Repeat only the lines below that run from the line with "Galaxy S9+ Coral Blue" to the line with "Kenworthy Road, London", ends included; skip every picture.

═════ Listed entries ═════

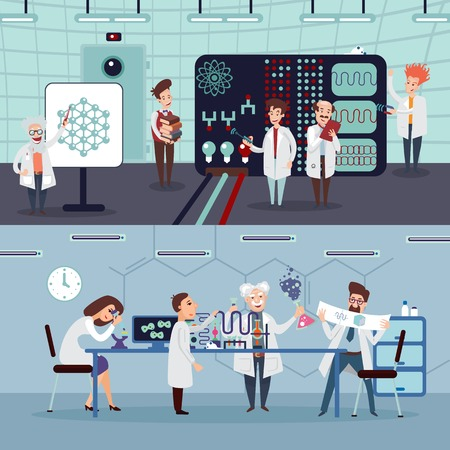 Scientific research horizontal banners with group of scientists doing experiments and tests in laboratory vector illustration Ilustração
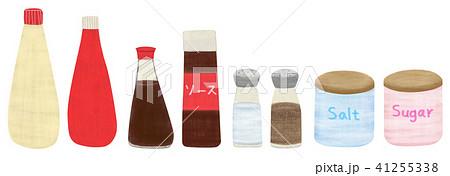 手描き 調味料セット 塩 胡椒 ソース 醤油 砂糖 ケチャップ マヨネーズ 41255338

═════
═════ Listed entries ═════

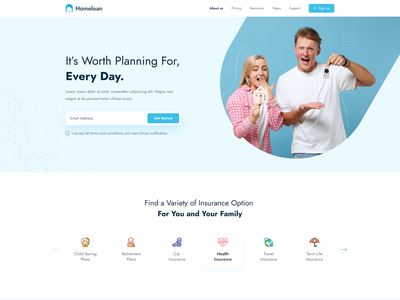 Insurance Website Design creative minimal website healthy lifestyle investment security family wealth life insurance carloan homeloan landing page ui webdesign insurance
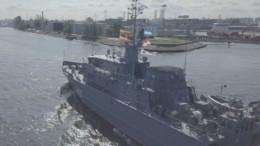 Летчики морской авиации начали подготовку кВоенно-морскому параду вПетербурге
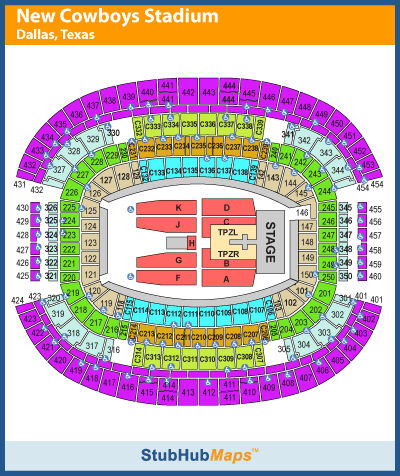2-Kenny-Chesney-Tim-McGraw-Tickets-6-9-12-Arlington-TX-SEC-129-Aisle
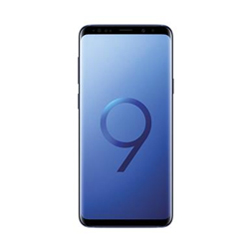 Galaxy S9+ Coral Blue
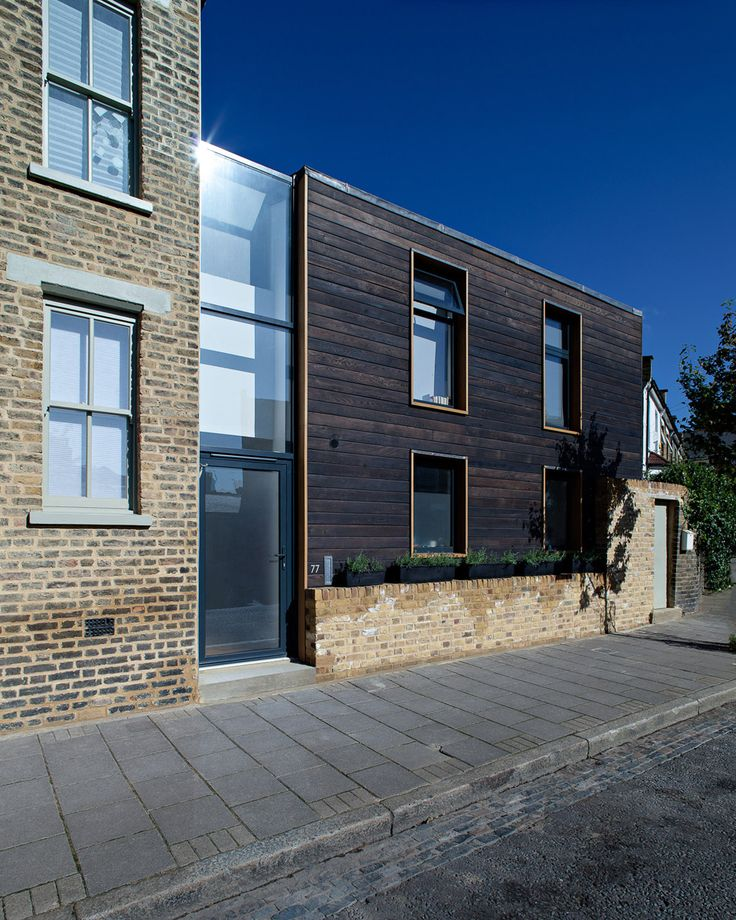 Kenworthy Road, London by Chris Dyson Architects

═════

▶ Solution for this exercise:
 Galaxy S9+ Coral Blue
 Kenworthy Road, London by Chris Dyson Architects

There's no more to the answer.